The F-18E/F programme suffered a month's interruption after an incident in November 1996 in which a General Electric F414 engine suffered a compressor stall during supersonic flight-testing. The pilot was able to retard the powerplant to idle and return to base.
BACK IN THE AIR
Flight-testing resumed after GE developed a cure, and the overall schedule was unaffected because MDC completed planned wing modifications during the aircraft's grounding. GE fixed the two engines installed in test aircraft F-1, one of a pair of two-seat F-18Fs in the flight-test programme. Two spare engines aboard the Stennis were also modified. All seven F-18E/F development aircraft at the Navy's Patuxent River, Maryland, test centre were expected to have the modification installed during February.
The USN intends to buy 1,000 Super Hornets up to 2015 to replace its earlier F-18s, Northrop Grumman A-6 Intruder attack aircraft and Grumman F-14 Tomcat fighters. The type is scheduled to enter operational service in 2001. The E/F is a structural upgrade of the F-18 designed to increase range and weapons-carrying capability, improve survivability and provide growth capacity.

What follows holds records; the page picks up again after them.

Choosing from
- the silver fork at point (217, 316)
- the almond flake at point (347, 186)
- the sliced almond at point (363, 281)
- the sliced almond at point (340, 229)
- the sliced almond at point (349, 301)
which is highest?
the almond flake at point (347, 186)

The aircraft has a stretched fuselage, larger wing, twin 98kN (22,000lb)-thrust engines and increased fuel capacity. MDC says that the E/F's handling qualities are "far superior" to those of the present F-18C/D because of the 25% increase in size and the larger control surfaces.
Meanwhile, the US Department of Defense's fiscal year 1998 budget request for $251 billion could slow some tactical-aircraft modernisation efforts, including that of the F-18E/F project. The Navy is seeking $2 billion for 20 F-18E/Fs in FY1998, four fewer than planned. Only 30 Super Hornets are planned to be bought in FY1999, six fewer than expected.

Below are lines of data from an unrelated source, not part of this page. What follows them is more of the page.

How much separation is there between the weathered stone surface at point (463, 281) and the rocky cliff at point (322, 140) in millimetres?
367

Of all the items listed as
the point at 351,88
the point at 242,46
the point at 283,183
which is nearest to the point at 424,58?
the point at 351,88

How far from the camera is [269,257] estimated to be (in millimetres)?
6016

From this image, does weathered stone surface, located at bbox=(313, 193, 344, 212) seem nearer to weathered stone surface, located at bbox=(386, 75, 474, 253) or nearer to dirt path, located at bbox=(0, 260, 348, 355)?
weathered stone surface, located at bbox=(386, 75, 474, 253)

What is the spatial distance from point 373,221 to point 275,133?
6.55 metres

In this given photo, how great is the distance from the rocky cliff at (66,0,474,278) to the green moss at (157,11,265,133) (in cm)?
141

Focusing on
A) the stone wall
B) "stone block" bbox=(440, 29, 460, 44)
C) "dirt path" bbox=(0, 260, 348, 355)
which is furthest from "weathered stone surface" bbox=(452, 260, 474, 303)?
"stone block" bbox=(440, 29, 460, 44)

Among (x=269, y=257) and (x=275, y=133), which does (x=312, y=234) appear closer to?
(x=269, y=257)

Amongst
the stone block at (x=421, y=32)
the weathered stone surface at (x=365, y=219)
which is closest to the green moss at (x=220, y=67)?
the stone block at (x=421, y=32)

The spending plan could change in May, however, when the Pentagon completes its Quadrennial Defence Review, addressing whether US defence can afford to continue with plans for the Navy's Super Hornet, the US Air Force's Lockheed Martin/Boeing F-22 and the Air Force/Navy/ Marine Corps Joint Strike Fighter. A senior US defence official says that "-everything is on the table".
The debate will shift to the US Congress, where the Congressional Budget Office contends that the need to buy the Super Hornet may be questionable, based on current threats to the USA. The US General Accounting Office recommends terminating the project "-given the high cost and marginal operational improvements that the F-18E/F would provide".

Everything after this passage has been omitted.